● **Yapılacak işler**
1) Suriye konulu metinde adı geçen bütün kişileri, her birini yalnızca bir kez yazarak sıralayın.
2) Suriye konulu metni son cümlesinin ardından sürdürün.

● **Kaynak metin**

• • •

Türkiye’de Erdoğan hükümetinin Suriye’de yaşanan insanlık dışı terördeki temel rolüne dikkat çekerken, bu rol olmaksızın tüm bu vahşetin işlenmesinin mümkün olmadığını ifade ediyor.

*
Esad hükümetinin anayasal,kanuni ve meşru sorumluluğu olarak güvenliğin tesis edilmesinde birinci derecede sorumlu olduğuna,
Suriye’nin bağımsızlığı ve toprak bütünlüğü için BM garantisinde savaşan silahlı güçlere her türlü silah,finansman,eğitim ve barınma olanakları temin eden devletlerin desteklerini kesmesi – ardından, sınırların denetimi için bir mekanizmanın oluşturulması gerektiğine,
Böylece ulusal bir misak çerçevesinde egemenlik,bağımsızlık,toprak bütünlüğüne tutunan bir konferans ile Suriye’nin siyasi geleceğinin resmedilmesinin, ancak Suriye toplumunun tüm bileşenlerinin temsil olacağı genişletilmiş bir hükümetle yapılması gerekliliğine işaret ediyor.

*
Dışişleri Bakanı Ahmet Davutoğlu ise Suriye hükümetinin kendisini savunma tarzını “utanmazlık” diye nitelendirirken, “Tarih onları çok kötü yargılayacak” diye konuşuyor.
Suriye’de yaşananların uluslararası toplum için bir utanç olduğunu, Esad’ın iktidarda kalmaması gerektiğini belirttiyor, “Biz Suriye’de kimin terörist olduğunu biliyoruz”diyor.
Dışişleri Bakanı Muallim’in konuşmasının “konferansın esasına aykırı ve geçiş hükümeti kavramına atıfta bulunmaksızın diğer ülkeleri suçlamaya dönük bir çaba” olduğunu,
Türkiye’nin,”Cenevre II Barış Konferansıyla geçiş yönetimi kurulduğunda Esad ve arkadaşları yönetimde olmamalıdır: muhalefetin temsilini Ulusal Koalisyon yapmalı: Seçimi geçiş yönetimi tarafından ve uluslararası gözlemciler tarafından yapılmalıdır” ön şartının arkasında durduğunu söylüyor.

• • •

● **Kaynak veriler**
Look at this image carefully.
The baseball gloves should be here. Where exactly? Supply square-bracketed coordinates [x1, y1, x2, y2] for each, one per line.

• • •

● **Görev yanıtları**
1)
Erdoğan
Esad
Ahmet Davutoğlu
Muallim

2)
*
Muhalif Suriye heyeti de hükümet heyetiyle geçici hükümet oluşturulmasını öngören Cenevre I Bildirisi üzerinde uzlaşmak istiyor.
Suriye Muhalif ve Devrimci Güçler Ulusal Koalisyonu Genel Sekreteri Bedr Camus, “Temel bu olmalı. Temel oluşturulamazsa gelişmeler boşuna zaman kaybetmeye dönüşecek”diyor.
Öte yanda,Suriye’nin eski Başbakan Yardımcısı ve muhalif gruplardan birinin temsilcisi Kadri Cemil,bugün Cenevre II’de muhalefeti temsil eden heyetin, Suriye’deki rejimi dış müdahale ile değiştirmek isteyen toplam muhalif güçlerin % 10’unu bile oluşturmadığı -o nedenle, geleceği seçme hakkının Suriye halkına verilmesini gerektiği açıklaması yapıyor.

*
Kısacası geçici hükümetin oluşturulması konusunda Suriye hükümeti yetkileri muhalefet ile paylaşmaya razı bir noktada dururken,muhalefet resmen kendisine tüm yetkilerin verilmesini talep ediyor.
Bunun hem 2012 Cenevre I Bildirgesine hem de Suriye anayasasına aykırı olduğu biliniyor ve Cenevre II bu konuda sıkışıklık yaşıyor.
Görüşmelerin sürdürülmesiyle ilgili bu görüş farkı yumuşatmak üzere BM,ABD ve Rusya tarafların görüşmelere lokal bazda ateşkes ilanı, esir değişimi,insani yardım ulaşımı gibi hafif konularda başlamalarını öneriyor.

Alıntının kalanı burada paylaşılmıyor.